### Page extract
· · · · · · ·

Sensory is very proud of our progress in sound identification. We welcome and encourage others to share their accuracy reporting…I couldn’t find much online to determine “state of the art”.

Now we will begin work on scene analysis…and I expect Sensory to lead in this development as well!

Sensory CEO On Voice-Activated Technology’s Next Big Wave

January 11, 2019

Interview with Karen Webster, one of the best writers and interviewers in tech/fintech.

In 1994 the fastest imaginable connection to the internet was a 28.9 kbps dial-up modem and email was still mostly a new thing that many people were writing off as a fad. There was no such thing as Amazon.com for the first half the year and less than a third of American households owned computers. Given that, it’s not much of a surprise that the number of people thinking about voice-activated, artificial intelligence (AI)-enhanced wireless technology was extremely small — roughly the same as the number of people putting serious thought into flying cars.

But the team at Sensory is not quite as surprised by the rapid onset evolution of the voice-activated technology marketplace as everyone else may be — because when they were first opening their doors 25 years ago in 1994, this is exactly the world they had hoped to see developing two-and-a-half decades down the line, even if the progress has been a bit uneven.

· · · · · · ·

### Data provided
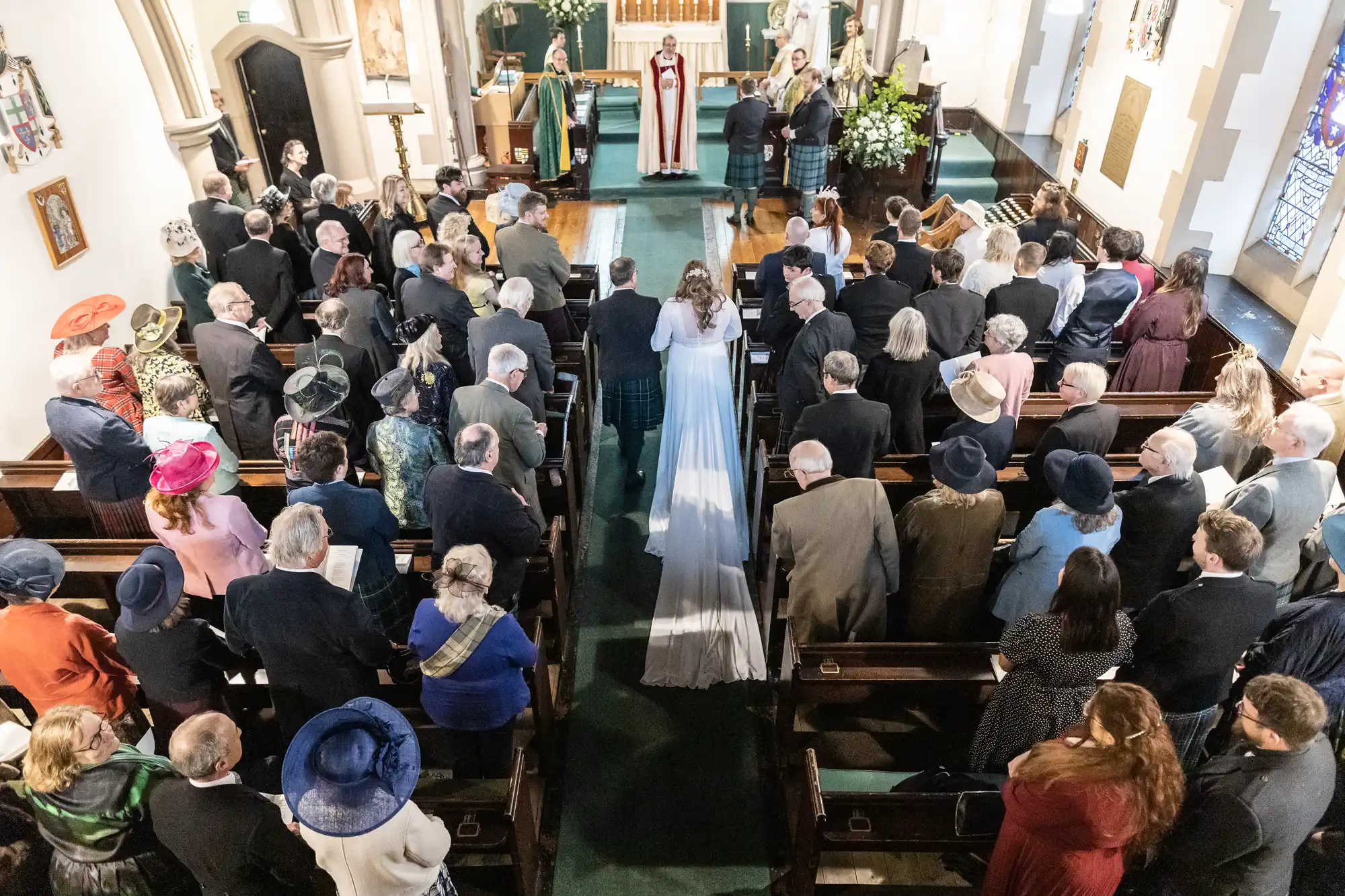 A bride in a white gown walks down the aisle of a church, accompanied by a man. Many guests are seated and standing, dressed formally. Clergy members are visible at the altar.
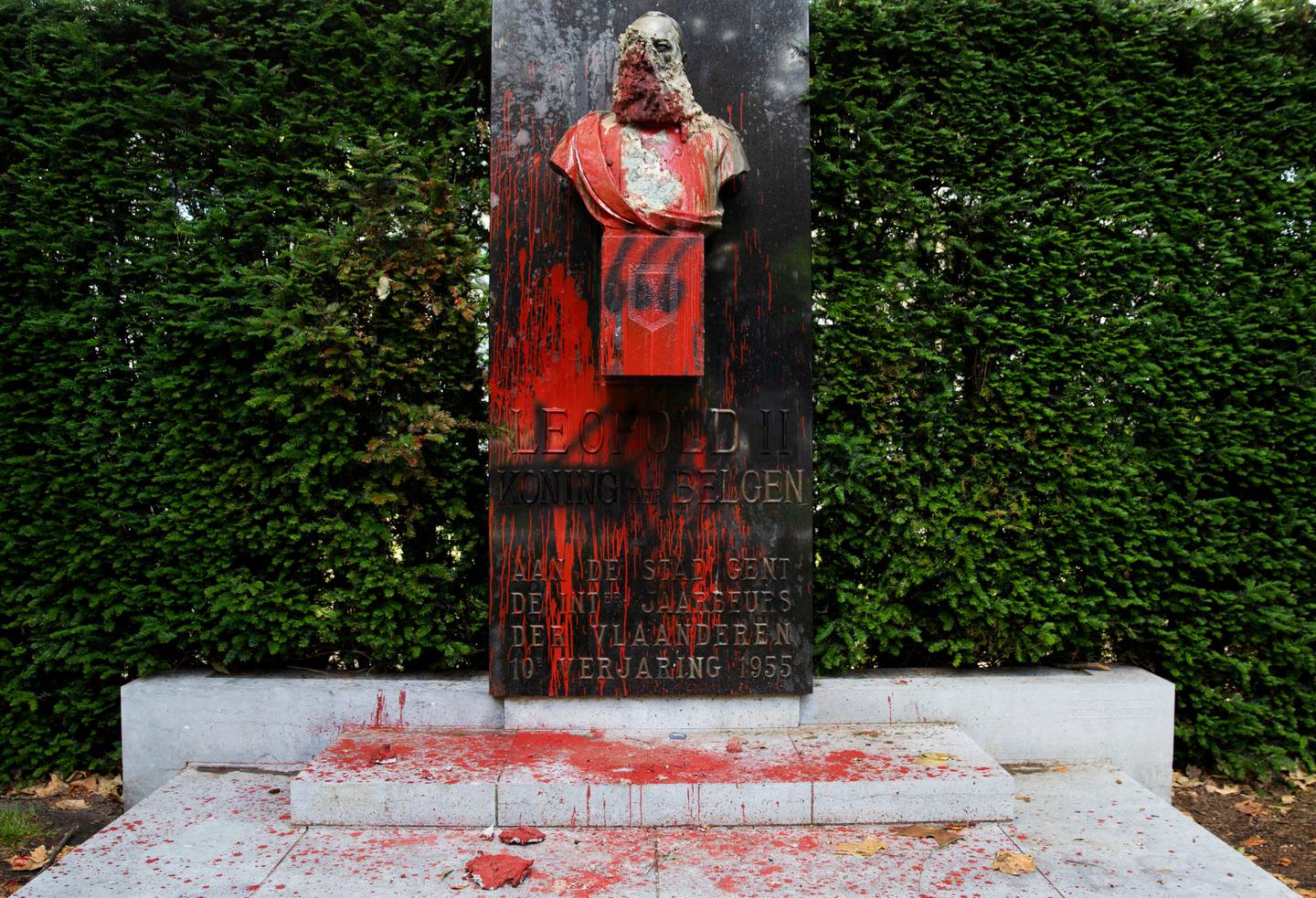 A bust of Belgium's King Leopold II, which has been damaged by red paint, graffiti and cement, at a park in Ghent, Belgium on Friday, June 19, 2020. Protests sweeping the world after George Floyd's death in the U.S. have added fuel to a movement to confront Europe's role in the slave trade and its colonial past. Leopold II is increasingly seen as a stain on the nation where he reigned from 1865 to 1909 with some demonstrators wanting him removed from public view. (AP Photo/Virginia Mayo)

· · · · · · ·

### Tasks
• 1. Condense the paragraph of the page extract that begins "In 1994 the fastest imaginable connection" into a short bulleted list that keeps its main facts.
• 2. Reproduce the passage of the page extract from "Sensory CEO On" up to and including "interviewers in tech/fintech.", word for word.

### Replies
• 1.
- In 1994 the fastest internet connection imaginable was a 28.9 kbps dial-up modem.
- Email was still mostly new, and many people dismissed it as a fad.
- Amazon.com did not exist for the first half of the year.
- Fewer than a third of American households owned computers.
- Very few people were thinking about voice-activated, AI-enhanced wireless technology. The number was about the same as those seriously considering flying cars.

• 2.
Sensory CEO On Voice-Activated Technology’s Next Big Wave

January 11, 2019

Interview with Karen Webster, one of the best writers and interviewers in tech/fintech.